• Problem requirements:
Find "What is the measured distance" in the records that follow; print that line and each subsequent line through the last one, verbatim and with nothing added.

Begin Material provided

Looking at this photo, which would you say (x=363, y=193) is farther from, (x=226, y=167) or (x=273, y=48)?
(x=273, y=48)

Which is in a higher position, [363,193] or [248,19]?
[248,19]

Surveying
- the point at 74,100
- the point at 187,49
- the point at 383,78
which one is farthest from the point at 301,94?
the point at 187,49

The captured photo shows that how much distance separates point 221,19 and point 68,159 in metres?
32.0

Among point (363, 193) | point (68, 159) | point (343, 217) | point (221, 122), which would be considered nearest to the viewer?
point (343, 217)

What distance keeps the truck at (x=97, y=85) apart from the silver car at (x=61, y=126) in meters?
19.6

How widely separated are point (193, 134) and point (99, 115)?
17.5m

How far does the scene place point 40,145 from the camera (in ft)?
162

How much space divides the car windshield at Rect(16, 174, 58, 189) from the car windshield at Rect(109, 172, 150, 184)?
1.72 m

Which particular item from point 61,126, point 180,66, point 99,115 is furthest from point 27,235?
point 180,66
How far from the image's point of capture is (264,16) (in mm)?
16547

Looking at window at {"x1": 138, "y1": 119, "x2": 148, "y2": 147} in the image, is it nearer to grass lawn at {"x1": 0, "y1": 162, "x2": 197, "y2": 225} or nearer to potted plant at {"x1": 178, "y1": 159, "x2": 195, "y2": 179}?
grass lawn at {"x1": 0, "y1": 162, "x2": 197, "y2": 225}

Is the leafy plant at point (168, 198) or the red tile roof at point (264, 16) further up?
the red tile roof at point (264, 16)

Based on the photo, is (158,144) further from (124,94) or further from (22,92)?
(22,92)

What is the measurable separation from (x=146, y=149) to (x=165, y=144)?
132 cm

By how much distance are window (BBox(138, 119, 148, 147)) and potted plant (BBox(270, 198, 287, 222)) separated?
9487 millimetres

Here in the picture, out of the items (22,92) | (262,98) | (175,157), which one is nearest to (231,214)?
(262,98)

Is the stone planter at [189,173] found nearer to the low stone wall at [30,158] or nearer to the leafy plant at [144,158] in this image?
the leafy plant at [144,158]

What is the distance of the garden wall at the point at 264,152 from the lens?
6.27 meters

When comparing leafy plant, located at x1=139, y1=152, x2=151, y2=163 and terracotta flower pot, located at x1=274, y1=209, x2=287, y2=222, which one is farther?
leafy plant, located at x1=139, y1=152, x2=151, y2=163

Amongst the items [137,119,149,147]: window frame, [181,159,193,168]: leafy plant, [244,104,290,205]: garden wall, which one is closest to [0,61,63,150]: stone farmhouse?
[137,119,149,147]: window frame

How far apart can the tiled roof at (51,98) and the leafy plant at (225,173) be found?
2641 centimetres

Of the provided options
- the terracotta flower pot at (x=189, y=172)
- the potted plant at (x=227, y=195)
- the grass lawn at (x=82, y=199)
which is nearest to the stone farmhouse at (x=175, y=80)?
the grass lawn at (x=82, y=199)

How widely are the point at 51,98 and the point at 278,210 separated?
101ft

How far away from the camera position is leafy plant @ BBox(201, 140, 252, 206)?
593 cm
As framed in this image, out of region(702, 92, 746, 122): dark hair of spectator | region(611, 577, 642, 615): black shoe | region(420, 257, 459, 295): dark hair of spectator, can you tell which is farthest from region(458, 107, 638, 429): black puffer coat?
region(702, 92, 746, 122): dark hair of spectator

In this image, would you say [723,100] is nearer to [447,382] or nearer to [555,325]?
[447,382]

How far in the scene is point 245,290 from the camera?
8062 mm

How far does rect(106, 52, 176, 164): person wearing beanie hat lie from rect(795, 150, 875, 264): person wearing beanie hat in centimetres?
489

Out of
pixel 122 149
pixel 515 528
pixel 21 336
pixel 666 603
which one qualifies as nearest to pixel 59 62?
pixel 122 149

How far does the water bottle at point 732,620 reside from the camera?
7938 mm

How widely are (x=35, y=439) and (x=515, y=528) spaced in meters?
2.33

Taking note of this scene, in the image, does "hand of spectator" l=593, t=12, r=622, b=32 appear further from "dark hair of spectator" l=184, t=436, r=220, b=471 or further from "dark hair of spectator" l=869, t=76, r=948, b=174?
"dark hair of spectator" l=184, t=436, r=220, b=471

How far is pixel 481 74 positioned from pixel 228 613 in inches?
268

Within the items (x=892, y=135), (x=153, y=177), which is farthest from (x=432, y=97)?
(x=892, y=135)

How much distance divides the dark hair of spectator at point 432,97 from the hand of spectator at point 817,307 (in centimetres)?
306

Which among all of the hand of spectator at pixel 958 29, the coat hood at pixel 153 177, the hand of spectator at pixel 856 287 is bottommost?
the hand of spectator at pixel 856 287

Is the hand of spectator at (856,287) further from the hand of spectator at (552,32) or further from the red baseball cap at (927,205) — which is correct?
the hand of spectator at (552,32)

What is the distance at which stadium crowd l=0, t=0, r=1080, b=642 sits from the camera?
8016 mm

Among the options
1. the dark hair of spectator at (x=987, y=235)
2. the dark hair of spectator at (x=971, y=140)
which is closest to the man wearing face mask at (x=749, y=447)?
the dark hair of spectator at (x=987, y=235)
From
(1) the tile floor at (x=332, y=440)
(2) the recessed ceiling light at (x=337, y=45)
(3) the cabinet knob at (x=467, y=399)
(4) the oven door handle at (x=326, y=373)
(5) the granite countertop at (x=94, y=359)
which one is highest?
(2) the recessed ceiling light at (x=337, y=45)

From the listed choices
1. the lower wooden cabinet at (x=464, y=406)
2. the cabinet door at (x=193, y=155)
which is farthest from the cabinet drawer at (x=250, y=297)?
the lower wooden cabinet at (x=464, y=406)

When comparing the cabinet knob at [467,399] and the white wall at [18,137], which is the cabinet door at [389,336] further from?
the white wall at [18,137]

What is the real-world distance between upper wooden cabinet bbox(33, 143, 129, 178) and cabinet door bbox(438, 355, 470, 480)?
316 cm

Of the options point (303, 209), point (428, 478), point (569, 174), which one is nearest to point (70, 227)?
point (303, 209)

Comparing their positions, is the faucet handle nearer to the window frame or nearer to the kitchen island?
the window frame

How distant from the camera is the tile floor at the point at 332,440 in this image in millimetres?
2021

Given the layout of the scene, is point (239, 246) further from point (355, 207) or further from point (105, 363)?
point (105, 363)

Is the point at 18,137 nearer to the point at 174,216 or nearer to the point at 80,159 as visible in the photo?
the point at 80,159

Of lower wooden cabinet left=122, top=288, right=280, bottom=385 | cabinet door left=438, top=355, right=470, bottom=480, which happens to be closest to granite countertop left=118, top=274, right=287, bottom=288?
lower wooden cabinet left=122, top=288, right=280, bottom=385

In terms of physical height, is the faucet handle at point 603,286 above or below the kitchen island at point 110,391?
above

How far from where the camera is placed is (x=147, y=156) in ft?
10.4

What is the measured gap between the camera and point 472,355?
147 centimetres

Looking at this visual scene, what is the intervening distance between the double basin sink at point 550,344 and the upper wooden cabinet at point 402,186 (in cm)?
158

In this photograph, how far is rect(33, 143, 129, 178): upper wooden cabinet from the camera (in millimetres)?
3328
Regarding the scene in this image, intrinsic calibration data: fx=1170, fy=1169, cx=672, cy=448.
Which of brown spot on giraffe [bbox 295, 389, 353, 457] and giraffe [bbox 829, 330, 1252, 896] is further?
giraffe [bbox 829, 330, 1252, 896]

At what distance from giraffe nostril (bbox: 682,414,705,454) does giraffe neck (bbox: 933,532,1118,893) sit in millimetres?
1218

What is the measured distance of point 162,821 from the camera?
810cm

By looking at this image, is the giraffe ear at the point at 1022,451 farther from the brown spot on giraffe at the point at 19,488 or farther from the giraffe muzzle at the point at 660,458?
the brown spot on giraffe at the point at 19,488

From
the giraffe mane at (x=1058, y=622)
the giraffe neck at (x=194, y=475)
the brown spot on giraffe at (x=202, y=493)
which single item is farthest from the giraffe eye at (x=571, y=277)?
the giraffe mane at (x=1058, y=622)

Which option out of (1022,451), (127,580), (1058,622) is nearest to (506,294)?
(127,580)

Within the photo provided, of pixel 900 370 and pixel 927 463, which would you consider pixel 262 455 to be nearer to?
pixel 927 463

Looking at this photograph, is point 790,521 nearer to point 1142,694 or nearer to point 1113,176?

End Material provided

• The answer:
What is the measured distance of point 162,821 from the camera?
810cm

By looking at this image, is the giraffe ear at the point at 1022,451 farther from the brown spot on giraffe at the point at 19,488 or farther from the giraffe muzzle at the point at 660,458?
the brown spot on giraffe at the point at 19,488

From
the giraffe mane at (x=1058, y=622)
the giraffe neck at (x=194, y=475)
the brown spot on giraffe at (x=202, y=493)
which single item is farthest from the giraffe eye at (x=571, y=277)?
the giraffe mane at (x=1058, y=622)

Which option out of (1022,451), (127,580), (1058,622) is nearest to (506,294)?
(127,580)

Within the photo provided, of pixel 900 370 and pixel 927 463, which would you consider pixel 262 455 to be nearer to?
pixel 927 463

Looking at this photograph, is point 790,521 nearer to point 1142,694 or nearer to point 1113,176?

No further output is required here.